Background and Objectives

Triangular fibrocartilaginous complex (TFCC) tears are common sources of ulna sided wrist pain and resultant functional disability. Diagnosis is based on history, clinical examination and radiological evidence of a TFCC central perforation or radial/ulna tear. The purpose of this study is therefore to evaluate the diagnostic accuracy of Magnetic Resonance Imaging (MRI) and Magnetic Resonance Arthrography (MRA) in the detection of TFCC injury in the adult population.

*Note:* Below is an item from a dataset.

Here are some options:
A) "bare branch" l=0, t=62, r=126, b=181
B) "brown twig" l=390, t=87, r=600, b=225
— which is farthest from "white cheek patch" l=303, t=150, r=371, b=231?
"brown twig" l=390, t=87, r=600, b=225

Published and unpublished literature databases were systematically review independently by two researchers. Two-by-two tables were constructed to calculate the sensitivity and specificity of MRI or MRA investigations against arthroscopic outcomes. Pooled sensitivity and specificity values and summary Receiver Operating Characteristic curve (sROC) evaluations were performed. Methodological quality of each study was assessed using the QUADAS (Quality Assessment of Diagnostic Accuracy Studies) tool.


Twenty one studies were eligible, including 910 wrists. On meta-analysis, MRA was superior to MRI in the investigation of complete TFCC tears with a pooled sensitivity of 0.75 (95% Confidence Interval (CI): 0.70, 0.79) and specificity of 0.81 (95% CI: 0.76, 0.86), compared to MRAs 0.84 (95% CI: 0.79, 0.89), and 0.95 (95% CI: 0.92, 0.98) respectively. MRA and MRI performed at greater field strengths reported greater sensitivity and specificity findings. For 3.0 Tesla (T) MRI, the meta-analysis indicated a sensitivity of 0.86 (95% CI: 0.65, 0.97), and specificity of 1.00 (0.87, 1.00). In comparison, the pooled sensitivity for the 1.5T MRI assessment was 0.70 (95% CI: 0.64, 0.75) and specificity of 0.79 (95% CI: 0.72, 0.85). This trend was repeated for MRA where 3.0T MRA exhibited a sensitivity was 1.00 (95% CI: 0.79, 1.00) and specificity of 1.00 (95% CI: 0.82, 1.00), whilst pooled analysis 1.5T MRA demonstrated a sensitivity of 0.83 (95% CI: 0.78, 0.89) and specificity of 0.95 (95% CI: 0.91, 0.98). There was insufficient data to assess the diagnostic test accuracy of partial TFCC lesions.


Given its acceptable diagnostic test accuracy, it is recommended that in cases where there are questions over the diagnosis and subsequent management of patients with ulna wrist pain, a MRA should be undertaken rather than MRI.